I’d used the distraction Edna offered to grab Rowdy’s collar and pull him with me toward Kimi. Miss Malamute Power, who’d never once before seemed even slightly disconcerted by anything whatsoever, was shaking. Around her neck was a thick collar encased in heavy black electrician’s tape. The shock collars—oh, pardon me, electronic trainers—I’d seen before in the catalogs and ads hadn’t looked anything like this one. It was much thicker than any collar I’d ever seen before, heavy all the way around, and I was having trouble finding a buckle. Had he taped the collar on? My fingers groped, searching for a loose piece, something to pull. Before I found anything, Dale noticed me.
He stared blearily at me, held up the transmitter, and grinned. He didn’t say anything. He didn’t need to. I sat on the floor next to Kimi, lifted one hand rapidly upward in front of Rowdy’s nose to tell him to lie down, and then put a hand on each of my dogs. I slid the hand that rested on Kimi slowly under the tight, tight collar and felt for the plugs. There were two. I squeezed my fingers between those plugs and Kimi’s neck. I held still, waiting.
Chapter 28
DALE Johnson should have known better than to tease Edna about a burglar, and his brothers should have known better than to let him get away with it. All three should have realized that their mother had no sense of humor.
The only person facing the stairs, I saw her before the others knew she’d come back. Edna, my savior, descended very quietly. Her feet appeared first. She wore grubby green terry-cloth slippers. Her calves were scrawny. A couple of inches of black lace nightie—black lace, you never can tell—dangled below a mustard-colored rayon robe. A flesh-toned hairnet covered most of her head. She was carrying a shotgun. I was sure it was a Browning, and I thought it was an A-500 like my father’s. He bought it because he has a streak of vanity, I suppose—the A-500 is one of the Buck Specials.
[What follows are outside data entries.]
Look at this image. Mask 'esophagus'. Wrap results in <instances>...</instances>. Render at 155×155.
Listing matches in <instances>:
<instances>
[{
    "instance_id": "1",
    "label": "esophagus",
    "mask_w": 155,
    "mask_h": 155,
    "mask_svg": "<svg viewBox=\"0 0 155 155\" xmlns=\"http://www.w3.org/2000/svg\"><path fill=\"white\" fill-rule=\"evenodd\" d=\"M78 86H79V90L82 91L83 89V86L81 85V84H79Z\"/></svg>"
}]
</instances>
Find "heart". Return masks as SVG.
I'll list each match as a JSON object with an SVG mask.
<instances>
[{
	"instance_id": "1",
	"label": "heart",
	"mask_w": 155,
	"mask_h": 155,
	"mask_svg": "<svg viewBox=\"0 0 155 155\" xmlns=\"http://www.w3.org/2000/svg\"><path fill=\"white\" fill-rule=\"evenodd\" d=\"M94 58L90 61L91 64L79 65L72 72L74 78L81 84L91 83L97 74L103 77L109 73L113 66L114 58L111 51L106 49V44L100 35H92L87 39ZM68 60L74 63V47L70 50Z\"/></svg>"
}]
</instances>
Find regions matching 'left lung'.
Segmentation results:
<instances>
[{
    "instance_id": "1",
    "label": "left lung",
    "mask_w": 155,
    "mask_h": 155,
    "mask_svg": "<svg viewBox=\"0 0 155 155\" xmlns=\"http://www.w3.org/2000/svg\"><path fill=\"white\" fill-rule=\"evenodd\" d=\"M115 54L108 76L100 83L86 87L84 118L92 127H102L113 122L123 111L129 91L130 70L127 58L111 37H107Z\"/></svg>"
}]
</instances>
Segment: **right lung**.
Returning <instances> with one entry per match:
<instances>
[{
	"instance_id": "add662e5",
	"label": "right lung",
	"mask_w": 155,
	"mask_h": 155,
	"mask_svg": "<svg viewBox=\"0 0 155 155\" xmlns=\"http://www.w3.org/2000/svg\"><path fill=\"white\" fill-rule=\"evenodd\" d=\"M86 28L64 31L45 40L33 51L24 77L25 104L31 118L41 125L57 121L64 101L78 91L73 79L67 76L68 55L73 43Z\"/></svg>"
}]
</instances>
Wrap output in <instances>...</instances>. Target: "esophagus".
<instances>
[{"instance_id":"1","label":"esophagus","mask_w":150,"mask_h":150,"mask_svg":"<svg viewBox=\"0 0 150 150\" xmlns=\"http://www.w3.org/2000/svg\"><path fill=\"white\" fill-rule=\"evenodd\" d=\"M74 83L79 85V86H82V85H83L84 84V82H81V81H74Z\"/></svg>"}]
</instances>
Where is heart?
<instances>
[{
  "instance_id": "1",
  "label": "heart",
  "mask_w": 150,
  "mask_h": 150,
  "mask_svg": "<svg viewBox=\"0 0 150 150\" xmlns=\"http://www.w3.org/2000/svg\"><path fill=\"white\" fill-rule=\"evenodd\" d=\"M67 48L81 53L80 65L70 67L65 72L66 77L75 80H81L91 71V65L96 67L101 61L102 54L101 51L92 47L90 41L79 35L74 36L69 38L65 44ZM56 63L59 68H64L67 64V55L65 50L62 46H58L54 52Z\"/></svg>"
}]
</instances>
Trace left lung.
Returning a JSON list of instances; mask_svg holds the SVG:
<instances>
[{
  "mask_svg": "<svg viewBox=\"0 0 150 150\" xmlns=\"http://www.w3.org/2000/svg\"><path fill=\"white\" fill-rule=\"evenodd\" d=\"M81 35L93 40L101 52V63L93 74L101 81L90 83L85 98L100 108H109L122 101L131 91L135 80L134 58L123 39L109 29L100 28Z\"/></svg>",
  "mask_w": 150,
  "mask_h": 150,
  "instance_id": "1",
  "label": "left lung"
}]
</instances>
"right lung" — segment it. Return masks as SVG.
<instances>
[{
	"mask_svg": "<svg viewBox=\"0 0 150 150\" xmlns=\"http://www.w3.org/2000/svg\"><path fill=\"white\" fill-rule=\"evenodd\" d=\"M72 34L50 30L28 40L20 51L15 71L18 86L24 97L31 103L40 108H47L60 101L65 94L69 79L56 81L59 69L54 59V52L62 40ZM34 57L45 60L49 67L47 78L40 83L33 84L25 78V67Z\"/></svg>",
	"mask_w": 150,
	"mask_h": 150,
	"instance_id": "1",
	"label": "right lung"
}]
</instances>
Edna’s sons didn’t hear her because they’d resumed their quarrel. Mitch was arguing with both of the others and yelling at me to stay put. Mitch claimed that if Dale took off and disappeared for a while, everything could be handled, or so he told his brothers. None of them noticed Edna until she’d almost reached the bottom step. I’m not sure whether Willie or Mitch saw her first, but it was Dale, the closest to her and the one on his feet, who acted.
“Jesus Christ,” he said gently. “Mom, gimme that. Hey, I was only kidding. There’s no burglar. Mom, gimme that.”